TASK: The listing below should be copied in full, word for word.

--- DATA SHOWN Enclosed Below ---

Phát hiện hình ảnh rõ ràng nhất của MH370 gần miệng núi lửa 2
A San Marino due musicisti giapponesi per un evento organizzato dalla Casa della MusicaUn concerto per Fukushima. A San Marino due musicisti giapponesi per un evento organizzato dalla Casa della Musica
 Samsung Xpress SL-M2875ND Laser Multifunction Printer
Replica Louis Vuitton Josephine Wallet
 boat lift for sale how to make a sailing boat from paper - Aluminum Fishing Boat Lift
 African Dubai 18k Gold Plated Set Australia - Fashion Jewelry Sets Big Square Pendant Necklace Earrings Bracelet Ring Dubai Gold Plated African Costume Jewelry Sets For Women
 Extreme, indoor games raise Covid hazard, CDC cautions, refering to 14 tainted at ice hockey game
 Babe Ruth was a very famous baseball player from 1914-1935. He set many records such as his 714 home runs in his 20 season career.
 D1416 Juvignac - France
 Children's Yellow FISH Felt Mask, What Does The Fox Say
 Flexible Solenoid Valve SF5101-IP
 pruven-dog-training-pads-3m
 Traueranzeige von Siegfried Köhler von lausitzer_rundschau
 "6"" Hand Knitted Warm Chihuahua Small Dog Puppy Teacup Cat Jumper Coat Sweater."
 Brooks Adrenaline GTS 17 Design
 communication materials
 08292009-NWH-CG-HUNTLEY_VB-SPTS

--- End of Enclosed DATA SHOWN ---

WRITTEN ANSWER:
Phát hiện hình ảnh rõ ràng nhất của MH370 gần miệng núi lửa 2
A San Marino due musicisti giapponesi per un evento organizzato dalla Casa della MusicaUn concerto per Fukushima. A San Marino due musicisti giapponesi per un evento organizzato dalla Casa della Musica
 Samsung Xpress SL-M2875ND Laser Multifunction Printer
Replica Louis Vuitton Josephine Wallet
 boat lift for sale how to make a sailing boat from paper - Aluminum Fishing Boat Lift
 African Dubai 18k Gold Plated Set Australia - Fashion Jewelry Sets Big Square Pendant Necklace Earrings Bracelet Ring Dubai Gold Plated African Costume Jewelry Sets For Women
 Extreme, indoor games raise Covid hazard, CDC cautions, refering to 14 tainted at ice hockey game
 Babe Ruth was a very famous baseball player from 1914-1935. He set many records such as his 714 home runs in his 20 season career.
 D1416 Juvignac - France
 Children's Yellow FISH Felt Mask, What Does The Fox Say
 Flexible Solenoid Valve SF5101-IP
 pruven-dog-training-pads-3m
 Traueranzeige von Siegfried Köhler von lausitzer_rundschau
 "6"" Hand Knitted Warm Chihuahua Small Dog Puppy Teacup Cat Jumper Coat Sweater."
 Brooks Adrenaline GTS 17 Design
 communication materials
 08292009-NWH-CG-HUNTLEY_VB-SPTS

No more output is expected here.